Elsevier, Dec 15, 2000 - Mathematics - 456 pages
Relation theory originates with Hausdorff (Mengenlehre 1914) and Sierpinski (Nombres transfinis, 1928) with the study of order types, specially among chains = total orders = linear orders. One of its first important problems was partially solved by Dushnik, Miller 1940 who, starting from the chain of reals, obtained an infinite strictly decreasing sequence of chains (of continuum power) with respect to embeddability. In 1948 I conjectured that every strictly decreasing sequence of denumerable chains is finite.

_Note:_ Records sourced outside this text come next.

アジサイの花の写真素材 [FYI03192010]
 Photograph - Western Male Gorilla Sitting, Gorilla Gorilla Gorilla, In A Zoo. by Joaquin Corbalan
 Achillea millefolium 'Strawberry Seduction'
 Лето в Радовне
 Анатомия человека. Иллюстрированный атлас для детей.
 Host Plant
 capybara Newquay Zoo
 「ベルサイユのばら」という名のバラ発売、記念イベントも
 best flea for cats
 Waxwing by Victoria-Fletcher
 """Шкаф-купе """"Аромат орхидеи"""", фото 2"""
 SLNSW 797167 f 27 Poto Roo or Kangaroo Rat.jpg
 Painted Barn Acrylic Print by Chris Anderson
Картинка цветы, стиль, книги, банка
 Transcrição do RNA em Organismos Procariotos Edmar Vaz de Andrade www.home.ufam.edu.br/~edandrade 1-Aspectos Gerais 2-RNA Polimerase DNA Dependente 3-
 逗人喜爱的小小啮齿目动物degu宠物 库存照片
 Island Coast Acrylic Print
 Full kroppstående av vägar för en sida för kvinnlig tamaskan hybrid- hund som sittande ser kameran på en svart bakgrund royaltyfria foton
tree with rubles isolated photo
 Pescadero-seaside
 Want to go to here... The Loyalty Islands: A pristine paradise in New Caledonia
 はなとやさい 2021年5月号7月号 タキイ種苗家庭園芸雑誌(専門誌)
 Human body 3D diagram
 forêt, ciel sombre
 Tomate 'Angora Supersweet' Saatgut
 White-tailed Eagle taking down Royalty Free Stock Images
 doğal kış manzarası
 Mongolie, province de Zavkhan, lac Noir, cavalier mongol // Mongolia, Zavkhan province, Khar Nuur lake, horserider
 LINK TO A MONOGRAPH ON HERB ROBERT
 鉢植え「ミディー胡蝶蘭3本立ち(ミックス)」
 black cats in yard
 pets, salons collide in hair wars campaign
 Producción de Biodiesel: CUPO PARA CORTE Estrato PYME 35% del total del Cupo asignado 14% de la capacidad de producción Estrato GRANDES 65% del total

This was affirmatively proved by Laver (1968), in the more general case of denumerable unions of scattered chains (ie: which do not embed the chain Q of rationals), by using the barrier and the better orderin gof Nash-Williams (1965 to 68).
Another important problem is the extension to posets of classical properties of chains. For instance one easily sees that a chain A is scattered if the chain of inclusion of its initial intervals is itself scattered (6.1.4). Let us again define a scattered poset A by the non-embedding of Q in A. We say that A is finitely free if every antichain restriction of A is finite (antichain = set of mutually incomparable elements of the base). In 1969 Bonnet and Pouzet proved that a poset A is finitely free and scattered iff the ordering of inclusion of initial intervals of A is scattered. In 1981 Pouzet proved the equivalence with the a priori stronger condition that A is topologically scattered: (see 6.7.4; a more general result is due to Mislove 1984); ie: every non-empty set of initial intervals contains an isolated elements for the simple convergence topology.
In chapter 9 we begin the general theory of relations, with the notions of local isomorphism, free interpretability and free operator (9.1 to 9.3), which is the relationist version of a free logical formula. This is generalized by the back-and-forth notions in 10.10: the (k,p)-operator is the relationist version of the elementary formula (first order formula with equality).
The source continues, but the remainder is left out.